— start of Input rows —

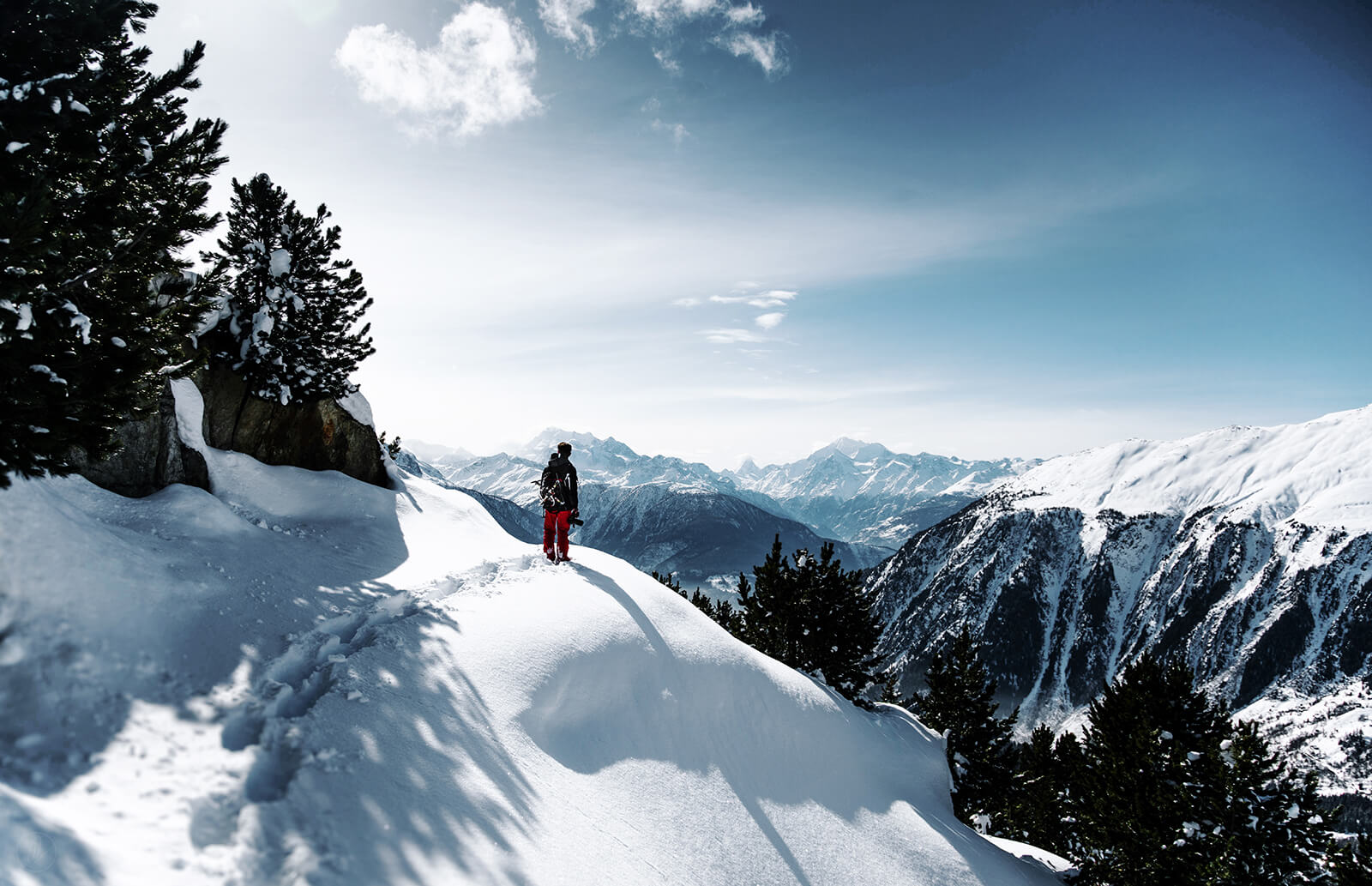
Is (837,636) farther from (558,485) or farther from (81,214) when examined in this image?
(81,214)

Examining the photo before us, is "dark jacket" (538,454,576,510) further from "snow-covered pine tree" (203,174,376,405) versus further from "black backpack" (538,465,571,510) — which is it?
"snow-covered pine tree" (203,174,376,405)

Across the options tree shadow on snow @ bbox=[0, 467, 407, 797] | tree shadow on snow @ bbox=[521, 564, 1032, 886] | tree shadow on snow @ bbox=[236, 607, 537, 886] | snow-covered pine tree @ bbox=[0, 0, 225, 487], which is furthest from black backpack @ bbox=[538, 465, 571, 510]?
snow-covered pine tree @ bbox=[0, 0, 225, 487]

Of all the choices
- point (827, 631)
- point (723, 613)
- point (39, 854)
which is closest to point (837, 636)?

— end of Input rows —

[Work to be completed]
Repeat the rows above word for word, omitting the pictures.

[Result]
Is (837,636) farther from (558,485) or farther from (81,214) when examined in this image?
(81,214)

Examining the photo before us, is "dark jacket" (538,454,576,510) further from "snow-covered pine tree" (203,174,376,405) versus further from "black backpack" (538,465,571,510) — which is it?
"snow-covered pine tree" (203,174,376,405)

Across the options tree shadow on snow @ bbox=[0, 467, 407, 797] | tree shadow on snow @ bbox=[521, 564, 1032, 886] | tree shadow on snow @ bbox=[236, 607, 537, 886] | snow-covered pine tree @ bbox=[0, 0, 225, 487], which is furthest from black backpack @ bbox=[538, 465, 571, 510]?
snow-covered pine tree @ bbox=[0, 0, 225, 487]

Of all the choices
- point (827, 631)
- point (723, 613)
- point (39, 854)
which is closest to point (837, 636)?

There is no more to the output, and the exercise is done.